Stored entries

------------------------------------------------------------------------

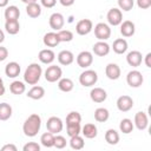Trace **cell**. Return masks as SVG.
I'll return each instance as SVG.
<instances>
[{
  "label": "cell",
  "mask_w": 151,
  "mask_h": 151,
  "mask_svg": "<svg viewBox=\"0 0 151 151\" xmlns=\"http://www.w3.org/2000/svg\"><path fill=\"white\" fill-rule=\"evenodd\" d=\"M41 127V118L38 113L29 114L22 125V131L27 137H35Z\"/></svg>",
  "instance_id": "6da1fadb"
},
{
  "label": "cell",
  "mask_w": 151,
  "mask_h": 151,
  "mask_svg": "<svg viewBox=\"0 0 151 151\" xmlns=\"http://www.w3.org/2000/svg\"><path fill=\"white\" fill-rule=\"evenodd\" d=\"M42 74V68L39 64L37 63H32L27 66V68L25 70L24 73V80L26 84L28 85H35L38 84V81L40 80Z\"/></svg>",
  "instance_id": "7a4b0ae2"
},
{
  "label": "cell",
  "mask_w": 151,
  "mask_h": 151,
  "mask_svg": "<svg viewBox=\"0 0 151 151\" xmlns=\"http://www.w3.org/2000/svg\"><path fill=\"white\" fill-rule=\"evenodd\" d=\"M97 81H98V74L93 70H85L79 76V83L84 87L93 86V85H96Z\"/></svg>",
  "instance_id": "3957f363"
},
{
  "label": "cell",
  "mask_w": 151,
  "mask_h": 151,
  "mask_svg": "<svg viewBox=\"0 0 151 151\" xmlns=\"http://www.w3.org/2000/svg\"><path fill=\"white\" fill-rule=\"evenodd\" d=\"M94 35L98 40H107L111 37V28L105 22H98L94 26Z\"/></svg>",
  "instance_id": "277c9868"
},
{
  "label": "cell",
  "mask_w": 151,
  "mask_h": 151,
  "mask_svg": "<svg viewBox=\"0 0 151 151\" xmlns=\"http://www.w3.org/2000/svg\"><path fill=\"white\" fill-rule=\"evenodd\" d=\"M63 76V70L57 65H51L45 71V79L48 83H55L58 81Z\"/></svg>",
  "instance_id": "5b68a950"
},
{
  "label": "cell",
  "mask_w": 151,
  "mask_h": 151,
  "mask_svg": "<svg viewBox=\"0 0 151 151\" xmlns=\"http://www.w3.org/2000/svg\"><path fill=\"white\" fill-rule=\"evenodd\" d=\"M143 81H144L143 74H142V72H139L137 70L130 71L126 76V83L131 87H139L143 85Z\"/></svg>",
  "instance_id": "8992f818"
},
{
  "label": "cell",
  "mask_w": 151,
  "mask_h": 151,
  "mask_svg": "<svg viewBox=\"0 0 151 151\" xmlns=\"http://www.w3.org/2000/svg\"><path fill=\"white\" fill-rule=\"evenodd\" d=\"M46 127H47V131L52 132L53 134L55 133H59L63 131L64 129V123L63 120L59 118V117H50L47 119V123H46Z\"/></svg>",
  "instance_id": "52a82bcc"
},
{
  "label": "cell",
  "mask_w": 151,
  "mask_h": 151,
  "mask_svg": "<svg viewBox=\"0 0 151 151\" xmlns=\"http://www.w3.org/2000/svg\"><path fill=\"white\" fill-rule=\"evenodd\" d=\"M106 19H107V22H109L110 25H112V26H118V25H120L122 21H123V13H122V11H120L119 8L113 7V8H111V9L107 12Z\"/></svg>",
  "instance_id": "ba28073f"
},
{
  "label": "cell",
  "mask_w": 151,
  "mask_h": 151,
  "mask_svg": "<svg viewBox=\"0 0 151 151\" xmlns=\"http://www.w3.org/2000/svg\"><path fill=\"white\" fill-rule=\"evenodd\" d=\"M93 29V22L90 19H81L76 25V32L79 35H86Z\"/></svg>",
  "instance_id": "9c48e42d"
},
{
  "label": "cell",
  "mask_w": 151,
  "mask_h": 151,
  "mask_svg": "<svg viewBox=\"0 0 151 151\" xmlns=\"http://www.w3.org/2000/svg\"><path fill=\"white\" fill-rule=\"evenodd\" d=\"M133 107V99L130 96H120L117 99V109L120 112H127Z\"/></svg>",
  "instance_id": "30bf717a"
},
{
  "label": "cell",
  "mask_w": 151,
  "mask_h": 151,
  "mask_svg": "<svg viewBox=\"0 0 151 151\" xmlns=\"http://www.w3.org/2000/svg\"><path fill=\"white\" fill-rule=\"evenodd\" d=\"M93 63V55L88 51H83L77 55V64L79 67L87 68Z\"/></svg>",
  "instance_id": "8fae6325"
},
{
  "label": "cell",
  "mask_w": 151,
  "mask_h": 151,
  "mask_svg": "<svg viewBox=\"0 0 151 151\" xmlns=\"http://www.w3.org/2000/svg\"><path fill=\"white\" fill-rule=\"evenodd\" d=\"M48 24H50V27L54 31H60L63 27H64V24H65V19H64V15L61 13H53L51 17H50V20H48Z\"/></svg>",
  "instance_id": "7c38bea8"
},
{
  "label": "cell",
  "mask_w": 151,
  "mask_h": 151,
  "mask_svg": "<svg viewBox=\"0 0 151 151\" xmlns=\"http://www.w3.org/2000/svg\"><path fill=\"white\" fill-rule=\"evenodd\" d=\"M133 125L139 130V131H144L147 125H149V118L146 116L145 112L139 111L134 114V120H133Z\"/></svg>",
  "instance_id": "4fadbf2b"
},
{
  "label": "cell",
  "mask_w": 151,
  "mask_h": 151,
  "mask_svg": "<svg viewBox=\"0 0 151 151\" xmlns=\"http://www.w3.org/2000/svg\"><path fill=\"white\" fill-rule=\"evenodd\" d=\"M110 50H111L110 45L106 41H103V40L97 41L93 45V47H92L93 53L96 55H98V57H105V55H107L110 53Z\"/></svg>",
  "instance_id": "5bb4252c"
},
{
  "label": "cell",
  "mask_w": 151,
  "mask_h": 151,
  "mask_svg": "<svg viewBox=\"0 0 151 151\" xmlns=\"http://www.w3.org/2000/svg\"><path fill=\"white\" fill-rule=\"evenodd\" d=\"M120 73H122L120 67L114 63H110L105 67V74L111 80H117L120 77Z\"/></svg>",
  "instance_id": "9a60e30c"
},
{
  "label": "cell",
  "mask_w": 151,
  "mask_h": 151,
  "mask_svg": "<svg viewBox=\"0 0 151 151\" xmlns=\"http://www.w3.org/2000/svg\"><path fill=\"white\" fill-rule=\"evenodd\" d=\"M90 98H91V100L94 101V103H103V101L106 100L107 93H106V91H105L104 88H101V87H94V88H92L91 92H90Z\"/></svg>",
  "instance_id": "2e32d148"
},
{
  "label": "cell",
  "mask_w": 151,
  "mask_h": 151,
  "mask_svg": "<svg viewBox=\"0 0 151 151\" xmlns=\"http://www.w3.org/2000/svg\"><path fill=\"white\" fill-rule=\"evenodd\" d=\"M142 60H143V55L139 51H131L126 55V61L132 67H138L142 64Z\"/></svg>",
  "instance_id": "e0dca14e"
},
{
  "label": "cell",
  "mask_w": 151,
  "mask_h": 151,
  "mask_svg": "<svg viewBox=\"0 0 151 151\" xmlns=\"http://www.w3.org/2000/svg\"><path fill=\"white\" fill-rule=\"evenodd\" d=\"M136 32V26L132 21L130 20H125V21H122L120 24V33L123 37L125 38H129V37H132Z\"/></svg>",
  "instance_id": "ac0fdd59"
},
{
  "label": "cell",
  "mask_w": 151,
  "mask_h": 151,
  "mask_svg": "<svg viewBox=\"0 0 151 151\" xmlns=\"http://www.w3.org/2000/svg\"><path fill=\"white\" fill-rule=\"evenodd\" d=\"M58 61L60 65H64V66H67V65H71L73 61H74V55L71 51L68 50H63L59 52L58 54Z\"/></svg>",
  "instance_id": "d6986e66"
},
{
  "label": "cell",
  "mask_w": 151,
  "mask_h": 151,
  "mask_svg": "<svg viewBox=\"0 0 151 151\" xmlns=\"http://www.w3.org/2000/svg\"><path fill=\"white\" fill-rule=\"evenodd\" d=\"M38 58H39V60L42 63V64H52L53 61H54V59H55V54H54V52L52 51V50H50V48H44V50H41L40 52H39V54H38Z\"/></svg>",
  "instance_id": "ffe728a7"
},
{
  "label": "cell",
  "mask_w": 151,
  "mask_h": 151,
  "mask_svg": "<svg viewBox=\"0 0 151 151\" xmlns=\"http://www.w3.org/2000/svg\"><path fill=\"white\" fill-rule=\"evenodd\" d=\"M20 71H21V67L17 61H11L5 67V73L8 78H17L19 76Z\"/></svg>",
  "instance_id": "44dd1931"
},
{
  "label": "cell",
  "mask_w": 151,
  "mask_h": 151,
  "mask_svg": "<svg viewBox=\"0 0 151 151\" xmlns=\"http://www.w3.org/2000/svg\"><path fill=\"white\" fill-rule=\"evenodd\" d=\"M42 42L47 47H55L60 41H59V38H58L57 32H48V33H46L44 35Z\"/></svg>",
  "instance_id": "7402d4cb"
},
{
  "label": "cell",
  "mask_w": 151,
  "mask_h": 151,
  "mask_svg": "<svg viewBox=\"0 0 151 151\" xmlns=\"http://www.w3.org/2000/svg\"><path fill=\"white\" fill-rule=\"evenodd\" d=\"M81 133L85 138H88V139H92V138H96L97 134H98V129L94 124L92 123H88V124H85L83 127H81Z\"/></svg>",
  "instance_id": "603a6c76"
},
{
  "label": "cell",
  "mask_w": 151,
  "mask_h": 151,
  "mask_svg": "<svg viewBox=\"0 0 151 151\" xmlns=\"http://www.w3.org/2000/svg\"><path fill=\"white\" fill-rule=\"evenodd\" d=\"M127 47H129L127 41H126L125 39H123V38L116 39V40L113 41V44H112V50H113V52L117 53V54H123V53H125V52L127 51Z\"/></svg>",
  "instance_id": "cb8c5ba5"
},
{
  "label": "cell",
  "mask_w": 151,
  "mask_h": 151,
  "mask_svg": "<svg viewBox=\"0 0 151 151\" xmlns=\"http://www.w3.org/2000/svg\"><path fill=\"white\" fill-rule=\"evenodd\" d=\"M45 96V88L42 86H37L34 85L28 92H27V97L33 99V100H39Z\"/></svg>",
  "instance_id": "d4e9b609"
},
{
  "label": "cell",
  "mask_w": 151,
  "mask_h": 151,
  "mask_svg": "<svg viewBox=\"0 0 151 151\" xmlns=\"http://www.w3.org/2000/svg\"><path fill=\"white\" fill-rule=\"evenodd\" d=\"M26 13L31 18H38L41 14V6L38 2H32L26 5Z\"/></svg>",
  "instance_id": "484cf974"
},
{
  "label": "cell",
  "mask_w": 151,
  "mask_h": 151,
  "mask_svg": "<svg viewBox=\"0 0 151 151\" xmlns=\"http://www.w3.org/2000/svg\"><path fill=\"white\" fill-rule=\"evenodd\" d=\"M20 17V11L17 6H7L5 9V19L6 20H18Z\"/></svg>",
  "instance_id": "4316f807"
},
{
  "label": "cell",
  "mask_w": 151,
  "mask_h": 151,
  "mask_svg": "<svg viewBox=\"0 0 151 151\" xmlns=\"http://www.w3.org/2000/svg\"><path fill=\"white\" fill-rule=\"evenodd\" d=\"M5 29L8 34L15 35L20 31V24L18 20H6L5 22Z\"/></svg>",
  "instance_id": "83f0119b"
},
{
  "label": "cell",
  "mask_w": 151,
  "mask_h": 151,
  "mask_svg": "<svg viewBox=\"0 0 151 151\" xmlns=\"http://www.w3.org/2000/svg\"><path fill=\"white\" fill-rule=\"evenodd\" d=\"M12 106L7 103H0V120L5 122L12 117Z\"/></svg>",
  "instance_id": "f1b7e54d"
},
{
  "label": "cell",
  "mask_w": 151,
  "mask_h": 151,
  "mask_svg": "<svg viewBox=\"0 0 151 151\" xmlns=\"http://www.w3.org/2000/svg\"><path fill=\"white\" fill-rule=\"evenodd\" d=\"M9 91L13 93V94H17V96H20L25 91H26V85L20 81V80H14L9 85Z\"/></svg>",
  "instance_id": "f546056e"
},
{
  "label": "cell",
  "mask_w": 151,
  "mask_h": 151,
  "mask_svg": "<svg viewBox=\"0 0 151 151\" xmlns=\"http://www.w3.org/2000/svg\"><path fill=\"white\" fill-rule=\"evenodd\" d=\"M105 140L110 145H116L119 142V133L114 129H109L105 132Z\"/></svg>",
  "instance_id": "4dcf8cb0"
},
{
  "label": "cell",
  "mask_w": 151,
  "mask_h": 151,
  "mask_svg": "<svg viewBox=\"0 0 151 151\" xmlns=\"http://www.w3.org/2000/svg\"><path fill=\"white\" fill-rule=\"evenodd\" d=\"M73 86L74 84L70 78H60L58 80V87L63 92H71L73 90Z\"/></svg>",
  "instance_id": "1f68e13d"
},
{
  "label": "cell",
  "mask_w": 151,
  "mask_h": 151,
  "mask_svg": "<svg viewBox=\"0 0 151 151\" xmlns=\"http://www.w3.org/2000/svg\"><path fill=\"white\" fill-rule=\"evenodd\" d=\"M110 117V112L105 107H98L94 111V119L99 123H105Z\"/></svg>",
  "instance_id": "d6a6232c"
},
{
  "label": "cell",
  "mask_w": 151,
  "mask_h": 151,
  "mask_svg": "<svg viewBox=\"0 0 151 151\" xmlns=\"http://www.w3.org/2000/svg\"><path fill=\"white\" fill-rule=\"evenodd\" d=\"M133 127H134V125H133L132 120L129 119V118H124V119H122L120 123H119V130H120L123 133H125V134L131 133V132L133 131Z\"/></svg>",
  "instance_id": "836d02e7"
},
{
  "label": "cell",
  "mask_w": 151,
  "mask_h": 151,
  "mask_svg": "<svg viewBox=\"0 0 151 151\" xmlns=\"http://www.w3.org/2000/svg\"><path fill=\"white\" fill-rule=\"evenodd\" d=\"M40 143L45 147H53L54 145V134L52 132H45L40 137Z\"/></svg>",
  "instance_id": "e575fe53"
},
{
  "label": "cell",
  "mask_w": 151,
  "mask_h": 151,
  "mask_svg": "<svg viewBox=\"0 0 151 151\" xmlns=\"http://www.w3.org/2000/svg\"><path fill=\"white\" fill-rule=\"evenodd\" d=\"M70 146H71L73 150H81V149L85 146L84 138H83L81 136H79V134L71 137V139H70Z\"/></svg>",
  "instance_id": "d590c367"
},
{
  "label": "cell",
  "mask_w": 151,
  "mask_h": 151,
  "mask_svg": "<svg viewBox=\"0 0 151 151\" xmlns=\"http://www.w3.org/2000/svg\"><path fill=\"white\" fill-rule=\"evenodd\" d=\"M57 34H58V38H59V41L60 42H70L73 40V33L68 29H60V31H57Z\"/></svg>",
  "instance_id": "8d00e7d4"
},
{
  "label": "cell",
  "mask_w": 151,
  "mask_h": 151,
  "mask_svg": "<svg viewBox=\"0 0 151 151\" xmlns=\"http://www.w3.org/2000/svg\"><path fill=\"white\" fill-rule=\"evenodd\" d=\"M66 131H67V134L70 137H73V136L79 134L81 132L80 123H70V124H66Z\"/></svg>",
  "instance_id": "74e56055"
},
{
  "label": "cell",
  "mask_w": 151,
  "mask_h": 151,
  "mask_svg": "<svg viewBox=\"0 0 151 151\" xmlns=\"http://www.w3.org/2000/svg\"><path fill=\"white\" fill-rule=\"evenodd\" d=\"M80 122H81V116L77 111H71L66 116V124H70V123H80Z\"/></svg>",
  "instance_id": "f35d334b"
},
{
  "label": "cell",
  "mask_w": 151,
  "mask_h": 151,
  "mask_svg": "<svg viewBox=\"0 0 151 151\" xmlns=\"http://www.w3.org/2000/svg\"><path fill=\"white\" fill-rule=\"evenodd\" d=\"M133 5H134L133 0H118V6L120 11L123 9L125 12H129L133 8Z\"/></svg>",
  "instance_id": "ab89813d"
},
{
  "label": "cell",
  "mask_w": 151,
  "mask_h": 151,
  "mask_svg": "<svg viewBox=\"0 0 151 151\" xmlns=\"http://www.w3.org/2000/svg\"><path fill=\"white\" fill-rule=\"evenodd\" d=\"M67 144V140L64 136H54V147L57 149H64Z\"/></svg>",
  "instance_id": "60d3db41"
},
{
  "label": "cell",
  "mask_w": 151,
  "mask_h": 151,
  "mask_svg": "<svg viewBox=\"0 0 151 151\" xmlns=\"http://www.w3.org/2000/svg\"><path fill=\"white\" fill-rule=\"evenodd\" d=\"M22 150L24 151H40V145L35 142H29L24 145Z\"/></svg>",
  "instance_id": "b9f144b4"
},
{
  "label": "cell",
  "mask_w": 151,
  "mask_h": 151,
  "mask_svg": "<svg viewBox=\"0 0 151 151\" xmlns=\"http://www.w3.org/2000/svg\"><path fill=\"white\" fill-rule=\"evenodd\" d=\"M137 6L142 9H147L151 7V0H137Z\"/></svg>",
  "instance_id": "7bdbcfd3"
},
{
  "label": "cell",
  "mask_w": 151,
  "mask_h": 151,
  "mask_svg": "<svg viewBox=\"0 0 151 151\" xmlns=\"http://www.w3.org/2000/svg\"><path fill=\"white\" fill-rule=\"evenodd\" d=\"M40 2L45 8H52L55 6L57 0H40Z\"/></svg>",
  "instance_id": "ee69618b"
},
{
  "label": "cell",
  "mask_w": 151,
  "mask_h": 151,
  "mask_svg": "<svg viewBox=\"0 0 151 151\" xmlns=\"http://www.w3.org/2000/svg\"><path fill=\"white\" fill-rule=\"evenodd\" d=\"M8 57V50L4 46H0V61L6 60Z\"/></svg>",
  "instance_id": "f6af8a7d"
},
{
  "label": "cell",
  "mask_w": 151,
  "mask_h": 151,
  "mask_svg": "<svg viewBox=\"0 0 151 151\" xmlns=\"http://www.w3.org/2000/svg\"><path fill=\"white\" fill-rule=\"evenodd\" d=\"M17 146L14 144H6L1 147V151H17Z\"/></svg>",
  "instance_id": "bcb514c9"
},
{
  "label": "cell",
  "mask_w": 151,
  "mask_h": 151,
  "mask_svg": "<svg viewBox=\"0 0 151 151\" xmlns=\"http://www.w3.org/2000/svg\"><path fill=\"white\" fill-rule=\"evenodd\" d=\"M74 1H76V0H59V2H60L64 7H70V6H72V5L74 4Z\"/></svg>",
  "instance_id": "7dc6e473"
},
{
  "label": "cell",
  "mask_w": 151,
  "mask_h": 151,
  "mask_svg": "<svg viewBox=\"0 0 151 151\" xmlns=\"http://www.w3.org/2000/svg\"><path fill=\"white\" fill-rule=\"evenodd\" d=\"M144 61H145V65H146V67H151V53H147L146 55H145V58H144Z\"/></svg>",
  "instance_id": "c3c4849f"
},
{
  "label": "cell",
  "mask_w": 151,
  "mask_h": 151,
  "mask_svg": "<svg viewBox=\"0 0 151 151\" xmlns=\"http://www.w3.org/2000/svg\"><path fill=\"white\" fill-rule=\"evenodd\" d=\"M5 91H6V88H5V85H4V80L0 77V97L5 94Z\"/></svg>",
  "instance_id": "681fc988"
},
{
  "label": "cell",
  "mask_w": 151,
  "mask_h": 151,
  "mask_svg": "<svg viewBox=\"0 0 151 151\" xmlns=\"http://www.w3.org/2000/svg\"><path fill=\"white\" fill-rule=\"evenodd\" d=\"M9 0H0V7H6Z\"/></svg>",
  "instance_id": "f907efd6"
},
{
  "label": "cell",
  "mask_w": 151,
  "mask_h": 151,
  "mask_svg": "<svg viewBox=\"0 0 151 151\" xmlns=\"http://www.w3.org/2000/svg\"><path fill=\"white\" fill-rule=\"evenodd\" d=\"M4 40H5V33H4L2 29H0V44H1Z\"/></svg>",
  "instance_id": "816d5d0a"
},
{
  "label": "cell",
  "mask_w": 151,
  "mask_h": 151,
  "mask_svg": "<svg viewBox=\"0 0 151 151\" xmlns=\"http://www.w3.org/2000/svg\"><path fill=\"white\" fill-rule=\"evenodd\" d=\"M24 4H26V5H28V4H32V2H37L38 0H21Z\"/></svg>",
  "instance_id": "f5cc1de1"
}]
</instances>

------------------------------------------------------------------------

OBJECTIVE. Copy out the material line for line, from its very beginning down to and including the line containing "76V70L57 65H51L45 71V79L48". Leave the pictures out of your copy.

TASK ANSWER.
Trace **cell**. Return masks as SVG.
I'll return each instance as SVG.
<instances>
[{
  "label": "cell",
  "mask_w": 151,
  "mask_h": 151,
  "mask_svg": "<svg viewBox=\"0 0 151 151\" xmlns=\"http://www.w3.org/2000/svg\"><path fill=\"white\" fill-rule=\"evenodd\" d=\"M41 127V118L38 113L29 114L22 125V131L27 137H35Z\"/></svg>",
  "instance_id": "6da1fadb"
},
{
  "label": "cell",
  "mask_w": 151,
  "mask_h": 151,
  "mask_svg": "<svg viewBox=\"0 0 151 151\" xmlns=\"http://www.w3.org/2000/svg\"><path fill=\"white\" fill-rule=\"evenodd\" d=\"M42 74V68L39 64L37 63H32L27 66V68L25 70L24 73V80L26 84L28 85H35L38 84V81L40 80Z\"/></svg>",
  "instance_id": "7a4b0ae2"
},
{
  "label": "cell",
  "mask_w": 151,
  "mask_h": 151,
  "mask_svg": "<svg viewBox=\"0 0 151 151\" xmlns=\"http://www.w3.org/2000/svg\"><path fill=\"white\" fill-rule=\"evenodd\" d=\"M97 81H98V74L93 70H85L79 76V83L84 87L93 86V85H96Z\"/></svg>",
  "instance_id": "3957f363"
},
{
  "label": "cell",
  "mask_w": 151,
  "mask_h": 151,
  "mask_svg": "<svg viewBox=\"0 0 151 151\" xmlns=\"http://www.w3.org/2000/svg\"><path fill=\"white\" fill-rule=\"evenodd\" d=\"M94 35L98 40H107L111 37V28L105 22H98L94 26Z\"/></svg>",
  "instance_id": "277c9868"
},
{
  "label": "cell",
  "mask_w": 151,
  "mask_h": 151,
  "mask_svg": "<svg viewBox=\"0 0 151 151\" xmlns=\"http://www.w3.org/2000/svg\"><path fill=\"white\" fill-rule=\"evenodd\" d=\"M63 76V70L57 65H51L45 71V79L48 83H55L58 81Z\"/></svg>",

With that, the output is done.